Yes, as long as you form the linear combination with constant coefficients (i.e., the coefficients are the same at every event). Any linear combination of kvfs with constant coefficients is also a kvf.

pervect said:
This new field won't be timelike everywhere, though, it will only be timelike in a certain region.
More precisely, it won't be timelike in the same region (everywhere outside the horizon) that ##\partial / \partial t## is. It will be timelike in a smaller region (basically from just outside the horizon to just inside a finite value of ##r##--exactly which value will depend on what constant coefficients you choose to form the linear combination). Heuristically, the outer boundary of this region is the point at which an object following the integral curve of the KVF at that point would have to move at the speed of light (i.e., the integral curve becomes null).

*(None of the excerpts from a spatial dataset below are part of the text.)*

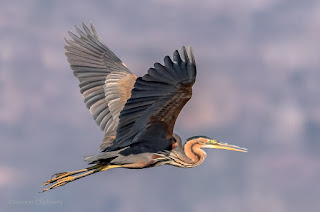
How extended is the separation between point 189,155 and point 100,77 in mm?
3278

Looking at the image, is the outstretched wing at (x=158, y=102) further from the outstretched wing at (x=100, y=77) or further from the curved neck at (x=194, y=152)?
the outstretched wing at (x=100, y=77)

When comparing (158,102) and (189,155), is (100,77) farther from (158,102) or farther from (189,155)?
(158,102)

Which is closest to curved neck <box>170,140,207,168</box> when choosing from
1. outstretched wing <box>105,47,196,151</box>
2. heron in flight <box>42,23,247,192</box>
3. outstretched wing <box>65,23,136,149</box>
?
heron in flight <box>42,23,247,192</box>

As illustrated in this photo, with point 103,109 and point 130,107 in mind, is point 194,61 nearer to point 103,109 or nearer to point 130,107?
point 130,107

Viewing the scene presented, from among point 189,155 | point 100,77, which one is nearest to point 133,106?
point 189,155

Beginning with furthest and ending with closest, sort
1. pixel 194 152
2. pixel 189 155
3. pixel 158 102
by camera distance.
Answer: pixel 194 152
pixel 189 155
pixel 158 102

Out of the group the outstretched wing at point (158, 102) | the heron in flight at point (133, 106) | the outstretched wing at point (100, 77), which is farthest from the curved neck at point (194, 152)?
the outstretched wing at point (100, 77)

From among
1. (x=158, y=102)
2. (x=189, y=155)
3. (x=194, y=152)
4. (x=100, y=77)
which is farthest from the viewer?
(x=100, y=77)

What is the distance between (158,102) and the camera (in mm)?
10914

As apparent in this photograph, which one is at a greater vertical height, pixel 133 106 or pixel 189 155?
pixel 133 106

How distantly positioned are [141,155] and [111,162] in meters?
0.63

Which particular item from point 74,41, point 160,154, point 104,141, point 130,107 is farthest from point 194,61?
point 74,41

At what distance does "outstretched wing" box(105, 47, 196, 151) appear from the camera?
10391 millimetres

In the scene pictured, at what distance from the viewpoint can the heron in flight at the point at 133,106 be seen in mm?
10539
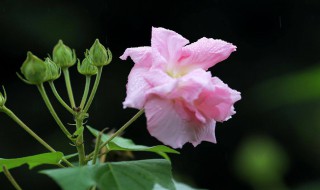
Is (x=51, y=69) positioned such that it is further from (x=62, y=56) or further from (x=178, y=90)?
(x=178, y=90)

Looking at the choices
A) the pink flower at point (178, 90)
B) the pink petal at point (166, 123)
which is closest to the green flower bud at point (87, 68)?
the pink flower at point (178, 90)

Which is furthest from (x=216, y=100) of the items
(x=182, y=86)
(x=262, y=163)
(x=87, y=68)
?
(x=262, y=163)

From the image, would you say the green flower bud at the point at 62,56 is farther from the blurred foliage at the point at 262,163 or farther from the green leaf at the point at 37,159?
the blurred foliage at the point at 262,163

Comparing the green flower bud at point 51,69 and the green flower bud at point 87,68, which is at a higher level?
the green flower bud at point 51,69

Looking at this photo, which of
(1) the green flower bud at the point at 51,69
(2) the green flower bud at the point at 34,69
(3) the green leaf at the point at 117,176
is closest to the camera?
(3) the green leaf at the point at 117,176

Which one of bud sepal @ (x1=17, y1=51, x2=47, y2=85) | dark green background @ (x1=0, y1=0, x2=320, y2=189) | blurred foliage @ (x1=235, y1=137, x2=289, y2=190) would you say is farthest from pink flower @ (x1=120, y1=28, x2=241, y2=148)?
dark green background @ (x1=0, y1=0, x2=320, y2=189)

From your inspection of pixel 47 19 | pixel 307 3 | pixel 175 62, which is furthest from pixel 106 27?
pixel 175 62

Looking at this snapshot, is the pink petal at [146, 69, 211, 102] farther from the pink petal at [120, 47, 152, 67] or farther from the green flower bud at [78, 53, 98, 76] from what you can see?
the green flower bud at [78, 53, 98, 76]
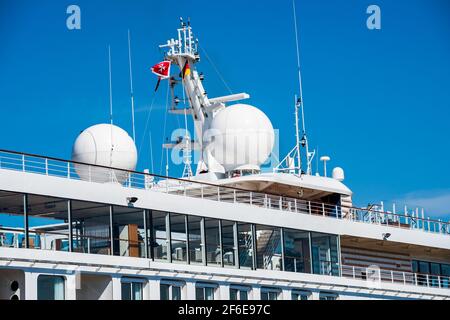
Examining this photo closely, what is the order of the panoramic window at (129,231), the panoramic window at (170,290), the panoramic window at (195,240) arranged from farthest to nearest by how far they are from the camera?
the panoramic window at (195,240) → the panoramic window at (170,290) → the panoramic window at (129,231)

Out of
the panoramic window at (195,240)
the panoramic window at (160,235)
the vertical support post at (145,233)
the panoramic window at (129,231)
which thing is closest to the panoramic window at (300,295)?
the panoramic window at (195,240)

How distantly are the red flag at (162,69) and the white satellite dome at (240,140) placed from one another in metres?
3.67

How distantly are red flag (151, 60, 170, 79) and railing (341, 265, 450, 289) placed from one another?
13.6 m

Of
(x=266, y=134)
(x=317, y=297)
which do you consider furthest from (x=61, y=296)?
(x=266, y=134)

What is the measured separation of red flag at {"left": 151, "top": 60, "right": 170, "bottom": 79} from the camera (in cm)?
5516

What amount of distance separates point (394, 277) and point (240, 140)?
40.6 feet

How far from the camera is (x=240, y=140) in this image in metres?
53.9

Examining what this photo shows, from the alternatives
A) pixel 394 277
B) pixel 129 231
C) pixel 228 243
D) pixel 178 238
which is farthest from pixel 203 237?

Also, this new kvf won't be hypersurface orthogonal. Hypersurface orthogonality is the unique property that picks out ##\partial / \partial t## from all the other possible timelike KVFs in this spacetime.

pervect said:
there are two other space-like Killing vector fields according to wiki, that basically correspond to the freedom of choice in chosing the equatorial plane.
Yes, there is actually a three-parameter group of KVFs that you can form by the process above, since the spacelike KVFs arising from spherical symmetry form a three-parameter group.

pervect said:
Probably something needs to be added about smoothness or differentiability of the KVF, but I'm not sure how to word that.
This is taken care of by the linear combination process; if the kvfs you are combining meet all those conditions, so will any linear combination of them with constant coefficients.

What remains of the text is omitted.